[Exercise]: Continue the passage below on PostgreSQL's bytea_output change and its effect on client drivers, starting immediately after its final line.

8.3 was _bad_. It's been a major upgrade barrier, and a huge pain.
I was also very unhappy with the way that the bytea_output change worked
out. I didn't have any idea it'd work out that way, but it caused a fair
bit of data corruption for real-world users because some client drivers
liked to interpret 'hex' format data as 'escape', then re-escape it when
writing it back to the server.
PHP's `pg' driver was notably at fault here - I'm not sure it supports
'hex' even now. It's mostly deprecated in favour of PDO, but it's still
in heavy use even in new code (you know, PHP users). It also took quite
some time for Ruby's "Pg" gem to stop mangling round-tripped bytea data.
If we changed the default, it would be absolutely vital to modify the
pg_restore output and psql's behaviour so that this didn't happen:
psql:/home/craig/tmp/rt-db-2013-07-09.dump:1: ERROR: syntax error at or
near "PGDMP"

[Supplied entries]:
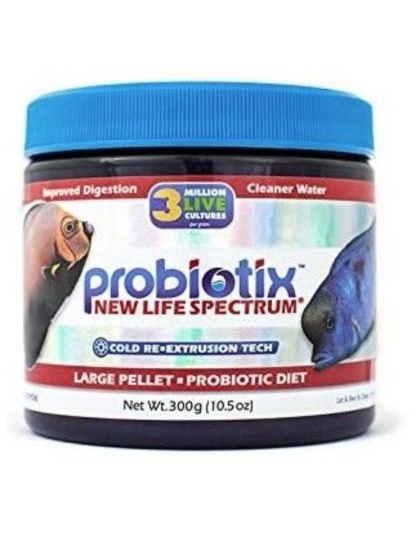 New Life Spectrum Probiotix Probiotic Diet Large Pellet - 300 g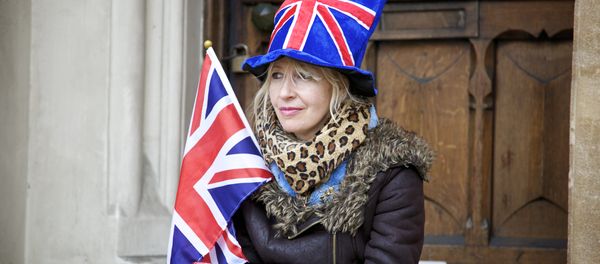 Brit - Sputnik International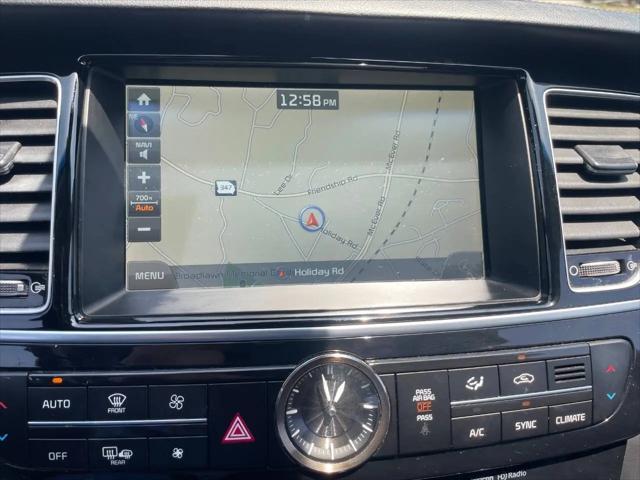 2016 Kia K900 Luxury 3.8L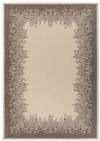 Splash 900 Creme / Braun 80cm x 150cm
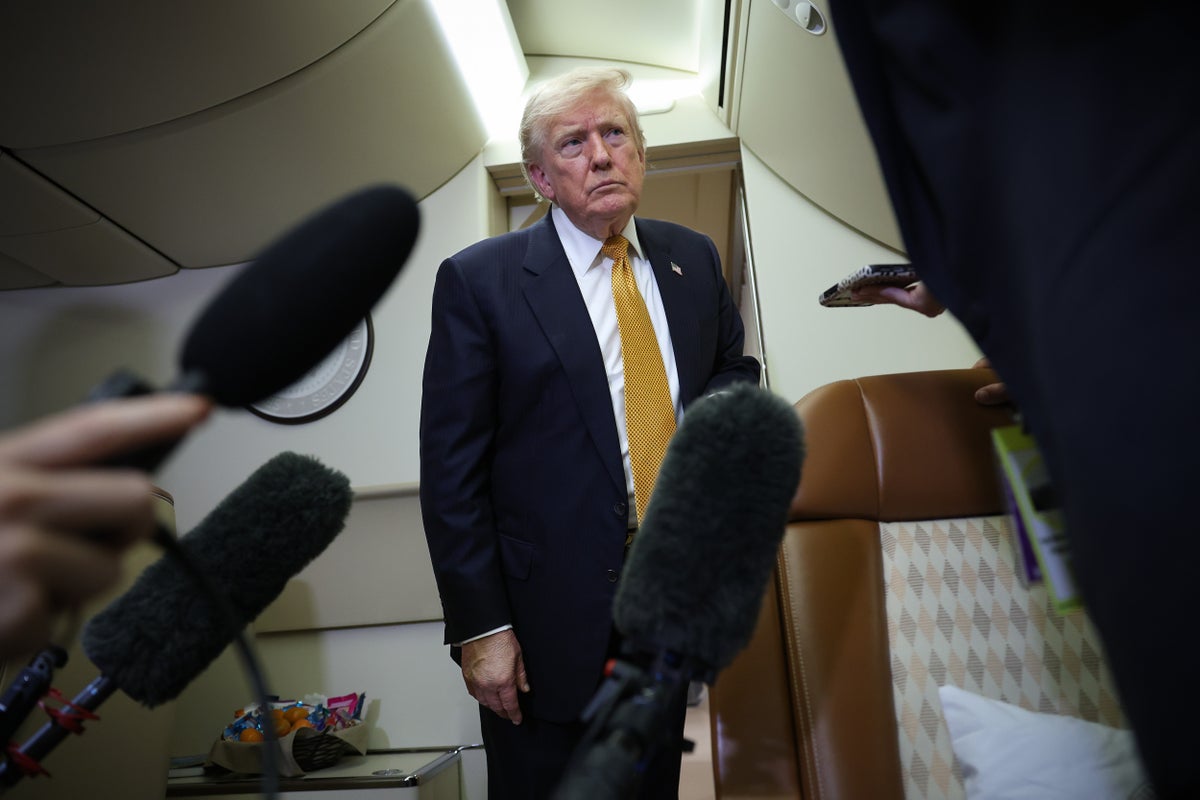 Trump defends Democrat Graham Platner after sexual assault allegations: ‘A lot of people say big falsehoods’ – UK Times Trump defends Democrat Graham Platner after sexual assault allegations: ‘A lot of people say big falsehoods’ – UK Times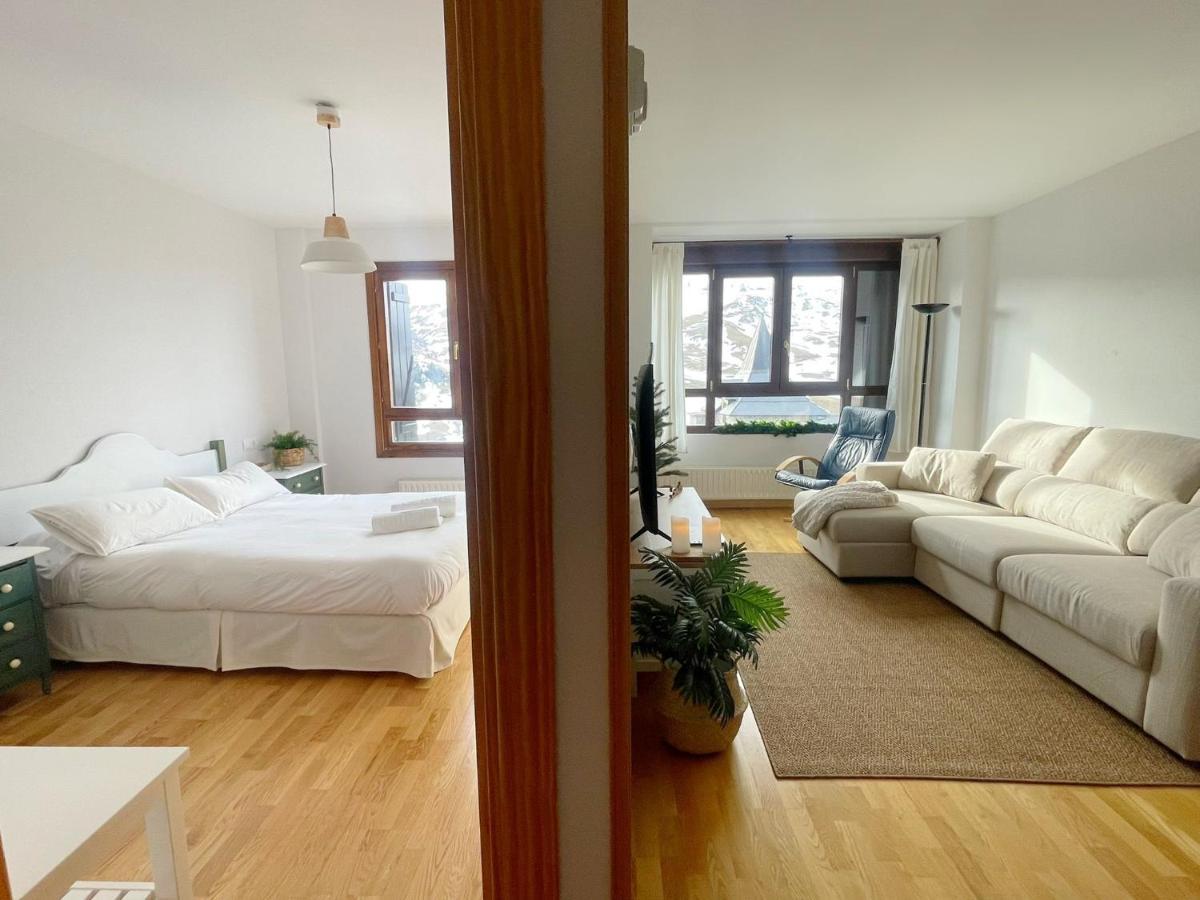 Apartamento *White Formigal* Appartement Buitenkant foto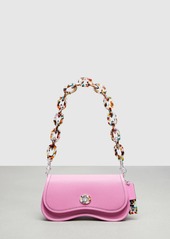 Wavy Dinky Bag In Coachtopia Leather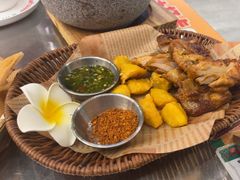-小小集渔·泰式大排档(太古里香槟店)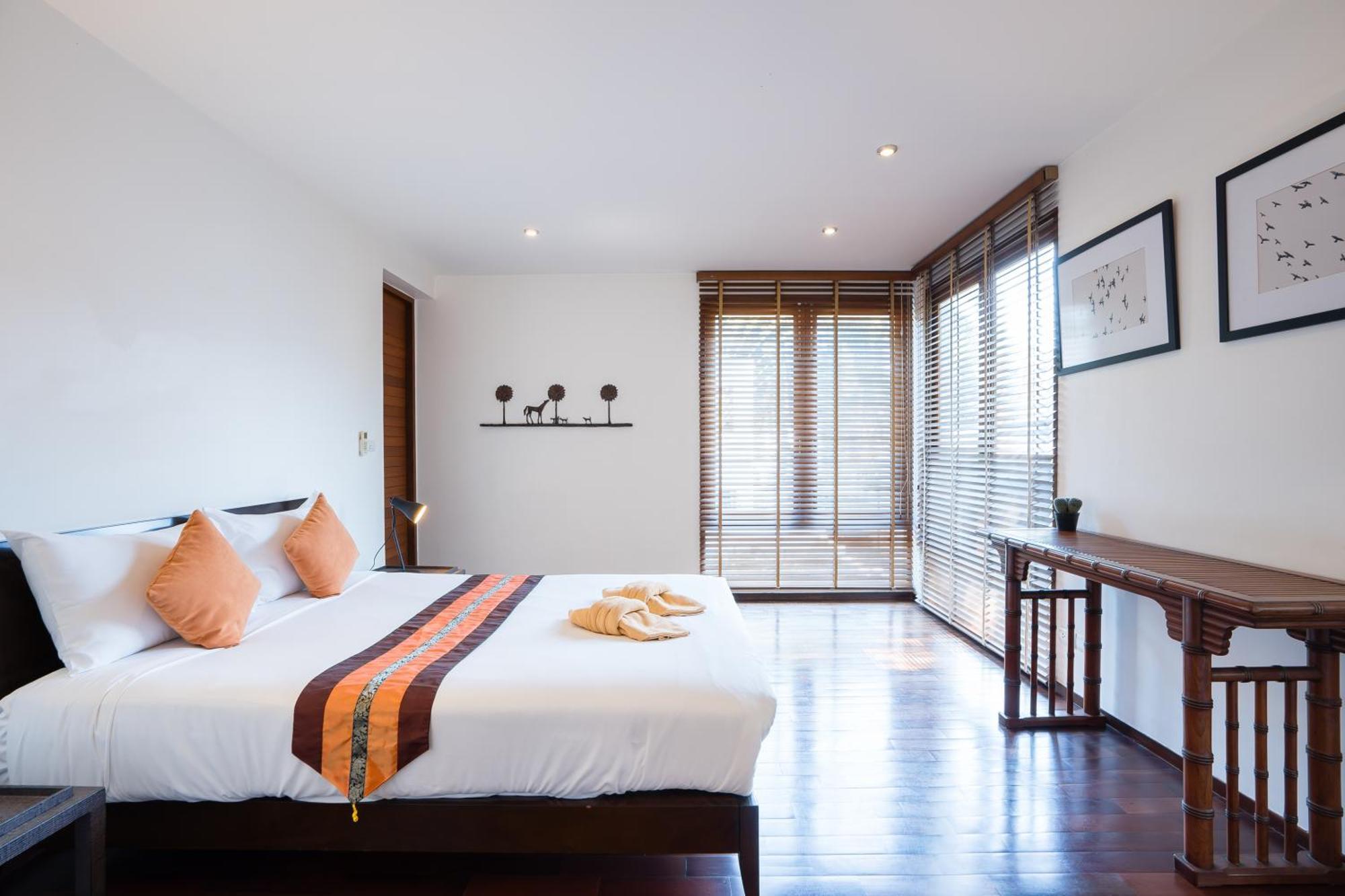 Pranaluxe 3 Bedroom Pool Villa Ban Pak Nam Pran Ngoại thất bức ảnh
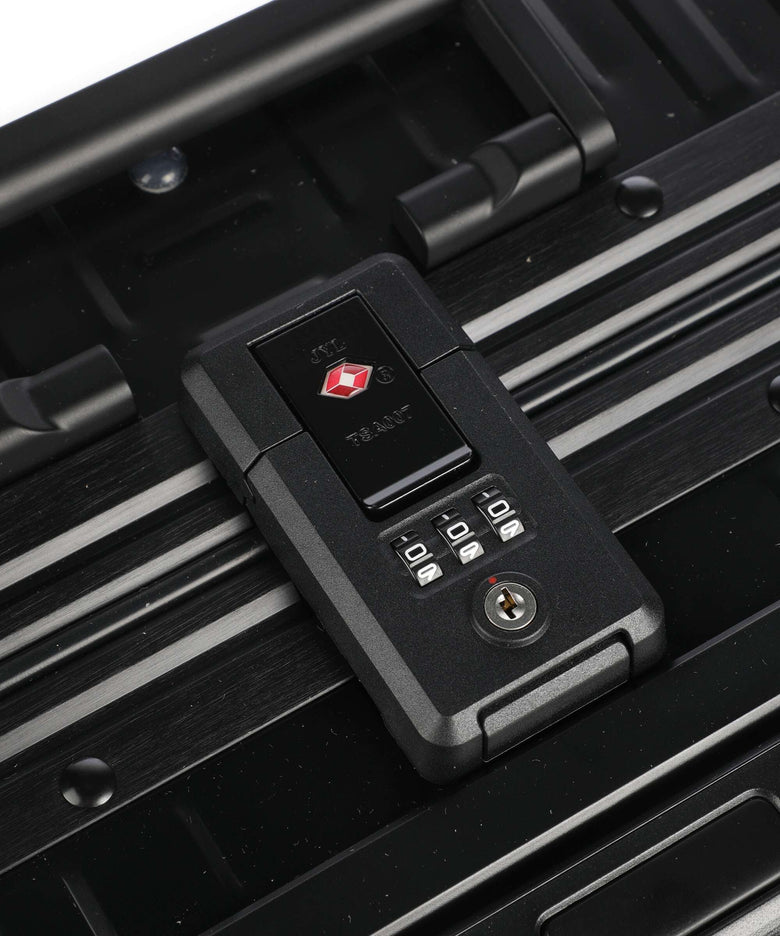 Aleon Classic 21 Vertical Business Spinner (4 wheels) onyx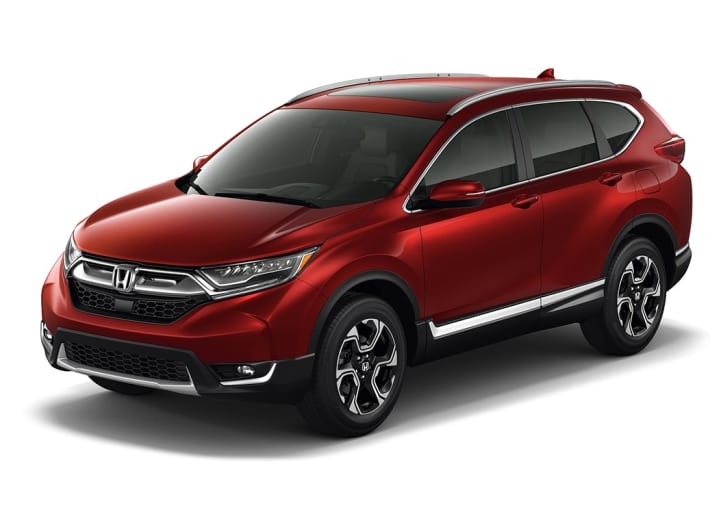 download Honda CR V able workshop manual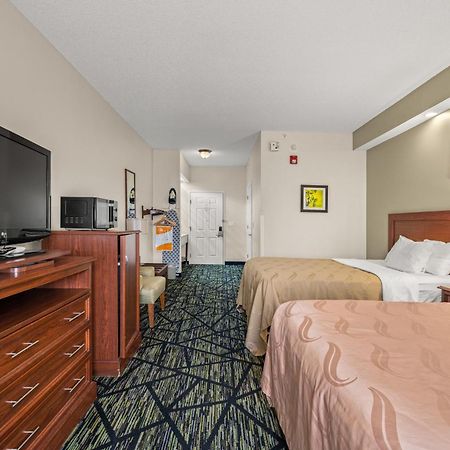 Quality Inn Lake City Ngoại thất bức ảnh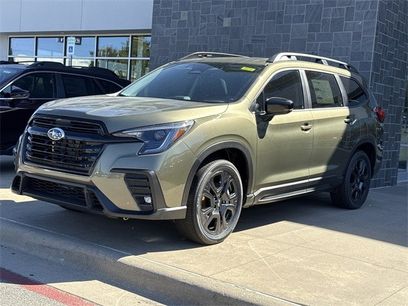 New 2025 Subaru Ascent Bronze Edition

[Output below]:
LINE 1: PGDMP^A^L^A^A^A^AREVOKE ALL ON SCHEMA londiste FROM dbadmin;
^
psql:/home/craig/tmp/rt-db-2013-07-09.dump:2: ERROR: schema "londiste"
does not exist
psql:/home/craig/tmp/rt-db-2013-07-09.dump:3: ERROR: schema "londiste"
does not exist
psql:/home/craig/tmp/rt-db-2013-07-09.dump:4: ERROR: syntax error at or
near "^A"
LINE 1: ^A^AREVOKE ALL ON SCHEMA pgq FROM dbadmin;
^
psql:/home/craig/tmp/rt-db-2013-07-09.dump:5: ERROR: schema "pgq" does
not exist
psql:/home/craig/tmp/rt-db-2013-07-09.dump:6: ERROR: schema "pgq" does
not exist
psql:/home/craig/tmp/rt-db-2013-07-09.dump:7: ERROR: syntax error at or
near "^A"
LINE 1: ^A^AREVOKE ALL ON SCHEMA pgq_ext FROM dbadmin;
^
psql:/home/craig/tmp/rt-db-2013-07-09.dump:8: ERROR: schema "pgq_ext"
does not exist
psql:/home/craig/tmp/rt-db-2013-07-09.dump:9: ERROR: schema "pgq_ext"
does not exist
psql:/home/craig/tmp/rt-db-2013-07-09.dump:10: ERROR: syntax error at
or near "^A"
LINE 1: ^A^AREVOKE ALL ON SCHEMA pgq_node FROM dbadmin;
^
psql:/home/craig/tmp/rt-db-2013-07-09.dump:11: ERROR: schema "pgq_node"
does not exist
psql:/home/craig/tmp/rt-db-2013-07-09.dump:12: ERROR: schema "pgq_node"
does not exist
psql:/home/craig/tmp/rt-db-2013-07-09.dump:13: ERROR: syntax error at
or near "^A"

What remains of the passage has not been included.